Por ter ocupado o cargo de presidente da República, Sarney não pode agir como um Jader Barbalho qualquer

NÃO SEI POR QUE essa mania de descarregar um caminhão de pedregulho sobre o nosso querido presidente a cada vez que ele abre a boca.
Eu mesma já reclamei aqui da matraquice de Lula, já disse que ele deveria se policiar a dar declarações antes e não depois de o garçom passar com a bandeja de coquetéis. Mas quer saber? No caso do comentário sobre o senador Zé Sarney não ser um "cidadão comum", creio que Lula foi até comedido.
Se tivesse usado do tipo de precisão em que deve ter esbarrado em sua recente viagem à Suíça, o presidente teria sido mais explícito. Teria revelado que ninguém que gravita em torno do senador Sarney tem nadinha de comum.
A começar pelos filhos. Veja: minha irmã trabalha com moda, meu irmão é economista e eu sou jornalista sem diploma. Na sua casa, meu nobre leitor, não descarto que existam dois médicos e um publicitário ou um padre e dois policiais.
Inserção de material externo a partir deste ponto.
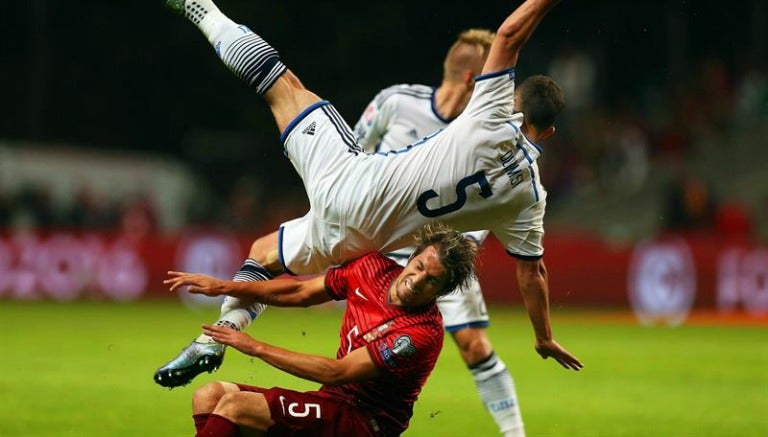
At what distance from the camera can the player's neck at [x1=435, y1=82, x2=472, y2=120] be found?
8.84 metres

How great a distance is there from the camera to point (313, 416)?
6.14 meters

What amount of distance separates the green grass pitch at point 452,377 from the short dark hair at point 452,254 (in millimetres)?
2518

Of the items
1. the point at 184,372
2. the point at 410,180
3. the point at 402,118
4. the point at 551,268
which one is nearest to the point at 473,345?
the point at 402,118

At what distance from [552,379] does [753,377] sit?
6.60 feet

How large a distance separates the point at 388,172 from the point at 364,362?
1299 mm

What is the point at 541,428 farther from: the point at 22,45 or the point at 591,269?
the point at 22,45

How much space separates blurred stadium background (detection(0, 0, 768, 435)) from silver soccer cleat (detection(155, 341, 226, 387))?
728cm

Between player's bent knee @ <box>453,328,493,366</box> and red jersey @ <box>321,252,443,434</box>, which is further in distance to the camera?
player's bent knee @ <box>453,328,493,366</box>

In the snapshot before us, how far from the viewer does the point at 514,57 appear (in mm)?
6680

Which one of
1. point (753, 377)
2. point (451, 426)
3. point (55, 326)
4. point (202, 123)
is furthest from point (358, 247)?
point (202, 123)

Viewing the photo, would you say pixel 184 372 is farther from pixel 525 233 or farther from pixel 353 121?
pixel 353 121

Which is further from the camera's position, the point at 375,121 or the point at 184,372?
the point at 375,121

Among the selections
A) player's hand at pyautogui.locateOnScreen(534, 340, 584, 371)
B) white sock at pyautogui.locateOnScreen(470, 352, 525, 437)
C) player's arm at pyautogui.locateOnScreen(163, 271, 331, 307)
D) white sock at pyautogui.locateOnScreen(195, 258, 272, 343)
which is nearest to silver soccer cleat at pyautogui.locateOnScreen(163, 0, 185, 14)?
white sock at pyautogui.locateOnScreen(195, 258, 272, 343)

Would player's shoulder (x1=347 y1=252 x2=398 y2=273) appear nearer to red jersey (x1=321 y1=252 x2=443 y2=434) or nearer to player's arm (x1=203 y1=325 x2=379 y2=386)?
red jersey (x1=321 y1=252 x2=443 y2=434)
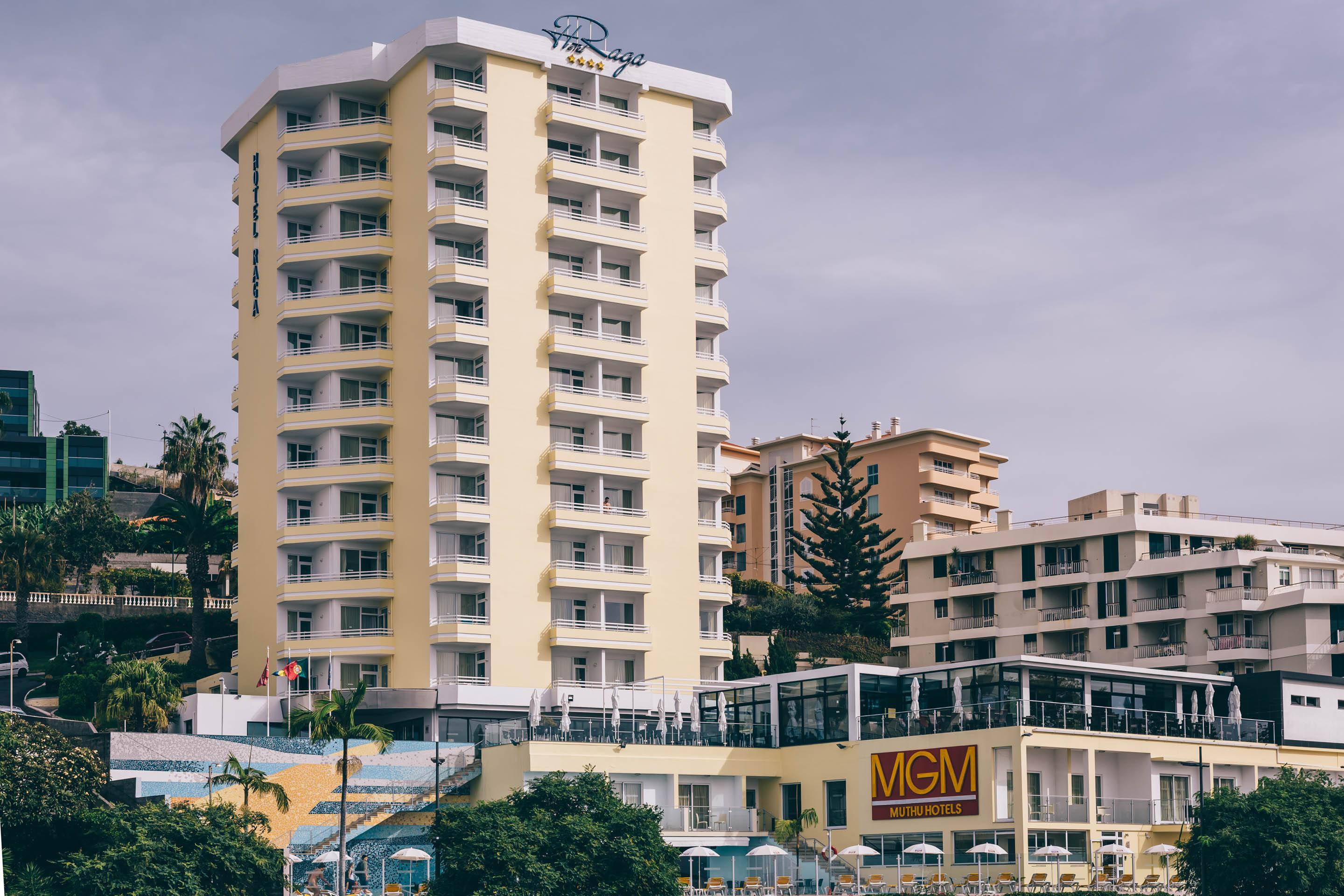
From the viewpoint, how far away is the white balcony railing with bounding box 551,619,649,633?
82.9m

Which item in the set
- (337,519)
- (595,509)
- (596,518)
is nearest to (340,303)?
(337,519)

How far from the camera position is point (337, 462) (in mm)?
85375

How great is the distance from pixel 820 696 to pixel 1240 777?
64.1 feet

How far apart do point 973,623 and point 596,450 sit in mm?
32425

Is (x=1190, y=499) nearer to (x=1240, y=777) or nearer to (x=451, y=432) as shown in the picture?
(x=1240, y=777)

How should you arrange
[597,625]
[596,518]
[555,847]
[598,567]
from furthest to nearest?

Mas será que em alguma outra família do planeta todo mundo é político como na dos Sarney? Até na família Kennedy há uma jornalista e uma cineasta. No clã dos Sarney, não. O pessoal só tem uma única vocação.
Peculiar, não? É o caso de a gente imaginar que até o papagaio dos Sarney saiba pedir voto, subir em palanque e negociar aliança.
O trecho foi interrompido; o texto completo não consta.